# Page extract:
= = =
The Long Island Traveler (Southold) 1880 Mar 4
The Battle of Long Island
 By, A Native of Southold
Section 1. The preliminaries, 1774, 1775, and early in 1776.

            (continued)

  Recruiting for Continental service resulted in two companies raised separately in the eastern parts of Long Island.  One was with Daniel Griffing of Southold, Captain, and Benjamin Marvin, 1st Lieutenant; Nathaniel Norton 2nd Lieutenant and Jacob Conkling, Ensign, (note A appendix and the other with John Hulbert of Southampton, Captain, soon a Lieutenant Colonel – Note No.2 in appendix;, and John Davis, 1st Lieut. Afterwards Captain, who died in 1779; Wm. Havens became 1st Lieut. (note B Edward Conkling 2nd Lieut. (see note C) and Sylvanes Conkling Ensign.

  Another company was afterwards raised in this county, with Daniel Roe, Captain; John Titus, 1st Lieut., George Smith, 2nd Lieut. And Benjamin Titus, Ensign.

  These three companies on 11th April, 1776, were attached to Col. James Clinton’s 3rd N. Y. regt. (sometimes called the Ulster and Dutchess Co. regiment). Of which Henry Beckman Livingston soon was colonel; Col. James Clinton becoming a general.  The details respecting one company (in note A) may serve as a sample of others. The part of the regiment from the north under Col. Clinton was used early in 1776, in fortifying and defending the highlands of the Hudson.  On 14th June the Colonel was ordered to Fort Montgomery an directed “to use every possible diligence in forwarding the works,” and to use every means in his power to provide his regiment with arms fit for service, while Lt. Col. Livingston was sent to Long Island to take charge of the remainder of his regiment toward the east end thereof (Mag. Of American Hist, vol. 3, p.117). It was not as a regiment at the battle of Long Island. A part of the men may have been there.    It served for two years of the war.

            Among the prisoners taken at Fort Montgomery and imprisoned in prison ship were Thomas Horton and Nathan Moore, natives of Southold, L. I., both from Orange Co.

  Another company of Continentals was formed at Huntington at a later date, of which John Grennell was named Captain, William Phillips, 1st Lieut., and Philip Conklin, 2nd Lieut. The two latter declining, Samuel Smith was named 1st Lieut. And Alexander Ketcham (son of Isaac) 2nd Lieut.  Grennell was appointed Capt. No. 19 and attached to Col. Clinton’s regt.  On 5th Dec., 1775 he received an order from congress about barracks.  He was probably interested in Eaton’s Neck and connected with John Sloss Hobart.  He remained in service until Dec., 1776 after the battle; when he resigned.  The 2nd Lieut. Continued in service and was Col. Livingston’s regt.
= = =
# Given data:
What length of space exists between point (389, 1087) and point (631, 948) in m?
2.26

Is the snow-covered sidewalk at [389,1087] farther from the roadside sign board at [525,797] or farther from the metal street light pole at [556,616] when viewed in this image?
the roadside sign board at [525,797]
= = =
# Parts of the exercise:
[a] Summarize the excerpt on Long Island's Continental companies in three sentences.
[b] Using the excerpt on Long Island's Continental companies, decide whether each statement below agrees with it, answering yes or no and quoting the deciding words:
(i) Daniel Roe was captain of the company raised afterwards in the county.
(ii) The 3rd N. Y. regiment took part in the battle of Long Island as a regiment.
(iii) John Grennell stayed in service until the end of the war.
[c] According to the excerpt on Long Island's Continental companies, where was Col. Clinton ordered on 14th June?

# Final results:
[a] Two Continental companies were raised separately in the eastern parts of Long Island, one under Captain Daniel Griffing of Southold and the other under Captain John Hulbert of Southampton, and a third was raised afterwards in the county under Captain Daniel Roe. On 11th April, 1776, these three companies were attached to Col. James Clinton's 3rd N. Y. regiment, which served for two years of the war but was not at the battle of Long Island as a regiment. A later company formed at Huntington under Captain John Grennell was also attached to Col. Clinton's regiment, and Grennell resigned in Dec., 1776, after the battle.

[b]
(i) Yes: "with Daniel Roe, Captain"
(ii) No: "It was not as a regiment at the battle of Long Island."
(iii) No: "He remained in service until Dec., 1776 after the battle; when he resigned."

[c] He was ordered to Fort Montgomery.